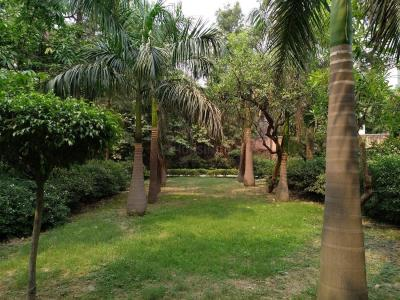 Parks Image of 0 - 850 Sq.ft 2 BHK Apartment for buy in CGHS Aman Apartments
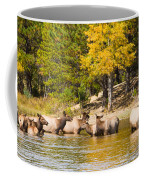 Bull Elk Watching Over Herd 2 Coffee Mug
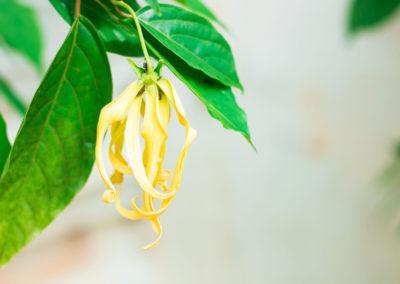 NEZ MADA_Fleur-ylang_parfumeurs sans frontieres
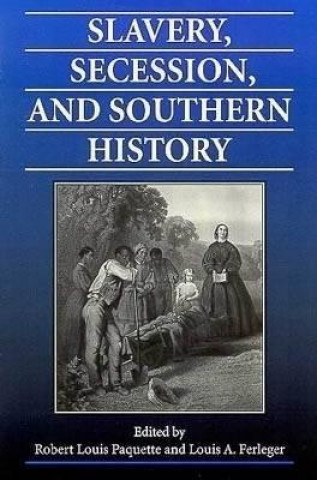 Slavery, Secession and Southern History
################
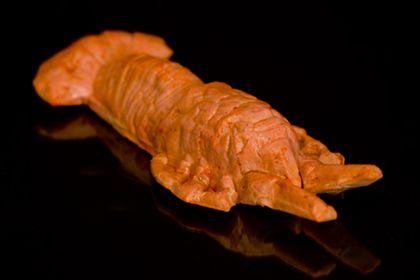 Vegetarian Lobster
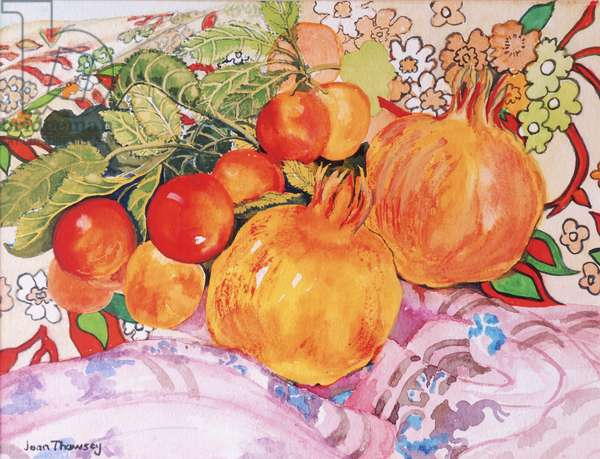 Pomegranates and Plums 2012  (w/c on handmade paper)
################
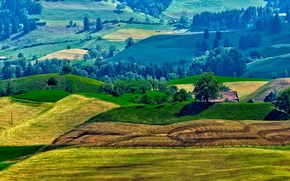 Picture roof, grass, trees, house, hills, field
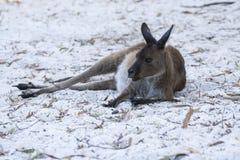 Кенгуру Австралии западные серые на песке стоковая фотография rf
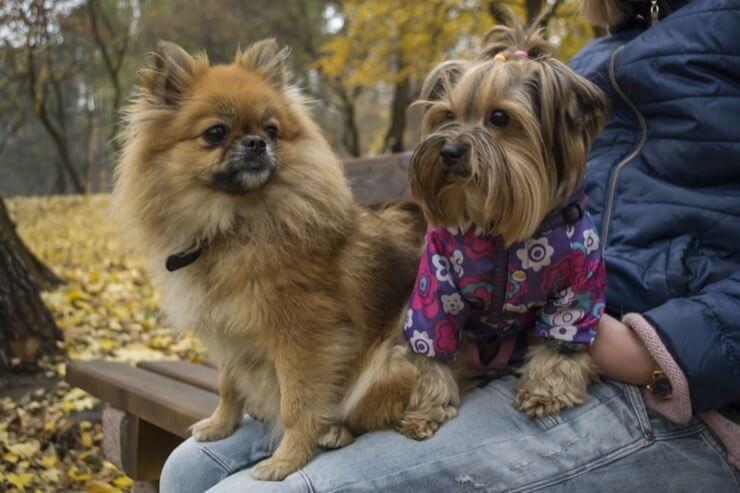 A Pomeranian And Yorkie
################
# ABOUT THIS EXERCISE
From the data above, return exactly the lines from the one with "Кенгуру Австралии западные" up to and including the one with "A Pomeranian And Yorkie". Pictures do not go in the copy.

# SOLUTION TO THE PROBLEM
 Кенгуру Австралии западные серые на песке стоковая фотография rf
 A Pomeranian And Yorkie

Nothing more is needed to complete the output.